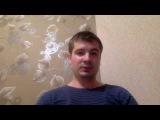 Отзыв о партнерской программе Владимира Попова (BestUrist) Володин Николай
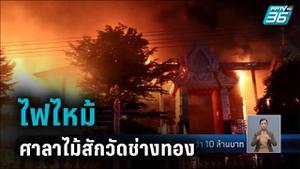 ไฟไหม้ศาลาไม้สักวัดช่างทอง เสียหายกว่า 10 ล้านบาท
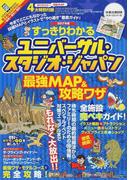 すっきりわかるユニバーサル・スタジオ・ジャパン最強MAP&攻略ワザ 2017年版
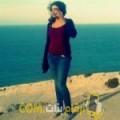 أنا منى من فلسطين 30 سنة عازب(ة) و أبحث عن رجال ل الحب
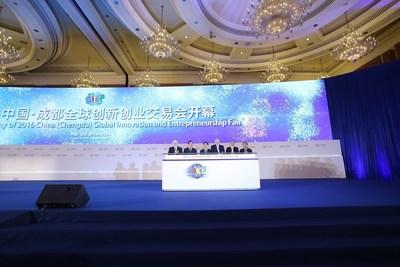 Chengdu China Global Innovation and Entrepreneurship Fair: a transformative event that takes innovation and entrepreneurship to a new global level.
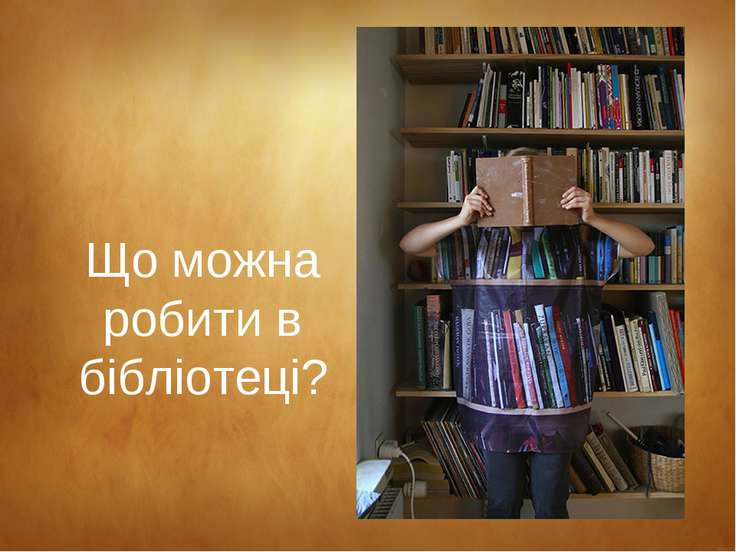 Що можна робити в нашій бібліотеці? Що можна робити в бібліотеці?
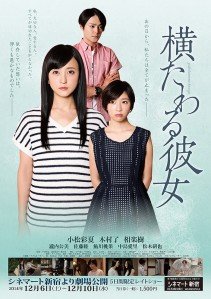 Lying Girlfriend Film Poster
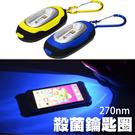 紫外線 殺菌燈 LED 迷你 便捷式 UVC270 波長 戶外 行李箱包 移動式 殺菌燈 鑰匙圈 隔離 電梯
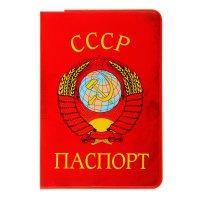 Обложка для паспорта паспорт ссср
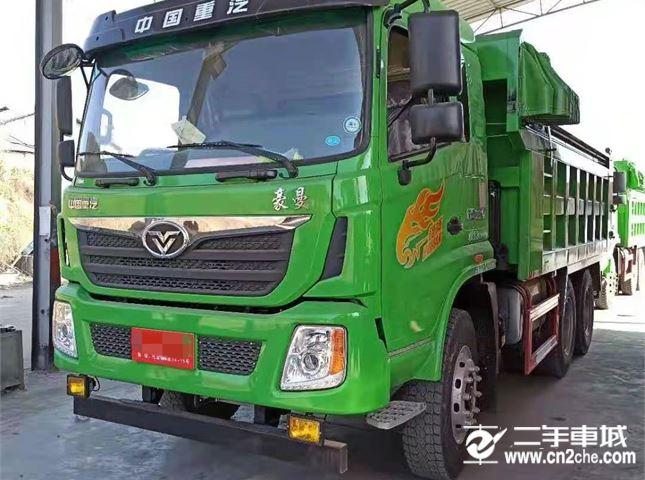 中国重汽 豪曼 240马力后八轮自卸车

+ + + + + + +

### Exercise requirements
Retype the listing above exactly as it appears, omitting the pictures.

### Reply to the task
 Отзыв о партнерской программе Владимира Попова (BestUrist) Володин Николай
 ไฟไหม้ศาลาไม้สักวัดช่างทอง เสียหายกว่า 10 ล้านบาท
 すっきりわかるユニバーサル・スタジオ・ジャパン最強MAP&攻略ワザ 2017年版
 أنا منى من فلسطين 30 سنة عازب(ة) و أبحث عن رجال ل الحب
 Chengdu China Global Innovation and Entrepreneurship Fair: a transformative event that takes innovation and entrepreneurship to a new global level.
 Що можна робити в нашій бібліотеці? Що можна робити в бібліотеці?
 Lying Girlfriend Film Poster
 紫外線 殺菌燈 LED 迷你 便捷式 UVC270 波長 戶外 行李箱包 移動式 殺菌燈 鑰匙圈 隔離 電梯
 Обложка для паспорта паспорт ссср
 中国重汽 豪曼 240马力后八轮自卸车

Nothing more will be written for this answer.